If you got sick, you were on your own. So families learned herbalism—mixing European plant knowledge with what Native Americans taught them.

This got passed down through the women in your family. Your great-great-grandmother was basically the local pharmacy.

Then the patent medicine boom hit in the 1870s-1900s. “Cure-all” tonics flooded the market.

Marketed as “natural.” Sold as better than doctors.

Ingredients? High-proof alcohol, opium, and cocaine.

All unlabeled.

When the 1906 Pure Food & Drug Act forced companies to list ingredients, people lost their minds. The fraud was exposed.

But here’s the kicker: people didn’t just stop trusting patent medicines. They stopped trusting all non-professional medicine.

Folk remedies, herbalism, family knowledge—all of it got tossed. The professional medical system moved in and said “we’ll take it from here.”

And we said “fine” and gave up all medical self-reliance.

The Trade We Made

Here’s what happened between 1840 and 1900:

The 1840 woman was a producer. She made everything.

The 1900 woman was a consumer. She bought everything.

One generation. That’s how fast it flipped.

Look, I’m not going to romanticize the past. Making soap from ashes sucked.

Spending a year turning a sheep into one scratchy coat sucked.
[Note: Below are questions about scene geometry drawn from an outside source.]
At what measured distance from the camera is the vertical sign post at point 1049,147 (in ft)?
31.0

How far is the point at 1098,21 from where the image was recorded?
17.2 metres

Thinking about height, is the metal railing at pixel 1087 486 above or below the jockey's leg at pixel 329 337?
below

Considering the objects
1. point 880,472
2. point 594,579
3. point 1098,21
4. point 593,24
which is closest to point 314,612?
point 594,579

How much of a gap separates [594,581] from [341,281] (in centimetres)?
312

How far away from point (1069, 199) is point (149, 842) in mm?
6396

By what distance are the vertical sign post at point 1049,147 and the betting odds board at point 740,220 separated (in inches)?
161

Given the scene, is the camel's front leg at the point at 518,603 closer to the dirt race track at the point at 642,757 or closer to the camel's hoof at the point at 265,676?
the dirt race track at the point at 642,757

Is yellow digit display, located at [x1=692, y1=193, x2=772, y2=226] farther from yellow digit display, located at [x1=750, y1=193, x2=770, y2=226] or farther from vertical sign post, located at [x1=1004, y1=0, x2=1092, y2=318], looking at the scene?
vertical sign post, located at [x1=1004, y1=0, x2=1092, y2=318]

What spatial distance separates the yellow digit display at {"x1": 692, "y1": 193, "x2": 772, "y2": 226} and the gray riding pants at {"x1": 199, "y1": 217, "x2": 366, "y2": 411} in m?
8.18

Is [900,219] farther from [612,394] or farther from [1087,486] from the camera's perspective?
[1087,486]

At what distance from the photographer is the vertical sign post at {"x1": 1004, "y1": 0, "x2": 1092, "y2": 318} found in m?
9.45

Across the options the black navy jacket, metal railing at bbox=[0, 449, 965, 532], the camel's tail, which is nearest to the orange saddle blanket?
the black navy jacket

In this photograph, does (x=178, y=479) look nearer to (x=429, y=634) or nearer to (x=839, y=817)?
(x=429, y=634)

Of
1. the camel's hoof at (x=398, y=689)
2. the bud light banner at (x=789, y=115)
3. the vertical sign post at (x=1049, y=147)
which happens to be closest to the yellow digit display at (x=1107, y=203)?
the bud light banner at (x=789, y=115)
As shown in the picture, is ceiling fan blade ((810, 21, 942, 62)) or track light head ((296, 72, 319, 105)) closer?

Gambling with botulism every time you opened a jar of preserves really sucked.

But here’s what bugs me:

We gave up all the skills. Not some. All.

We went from “I can keep my family alive with my hands” to “I hope the supply chain doesn’t break.”

Your great-great-grandmother had options. Lose your job? She could still eat.

Market crashes? She could still make clothes. Economy collapses? She had skills that worked without money.

We have one option: the system works.

And 99% of the time, it does. But that 1%? We’re cooked.

The skills didn’t just disappear. We chose convenience over capability.

And honestly? I’d probably make the same choice.

But I can’t shake the feeling we gave up something important. Something that made people feel competent, capable, useful in a tangible way.

So yeah, I’m going to keep trying to bake bread and can San Marzano tomatoes. Not because society is collapsing.

But because sometimes it’s worth knowing you could survive without the grocery store. Even if you never have to.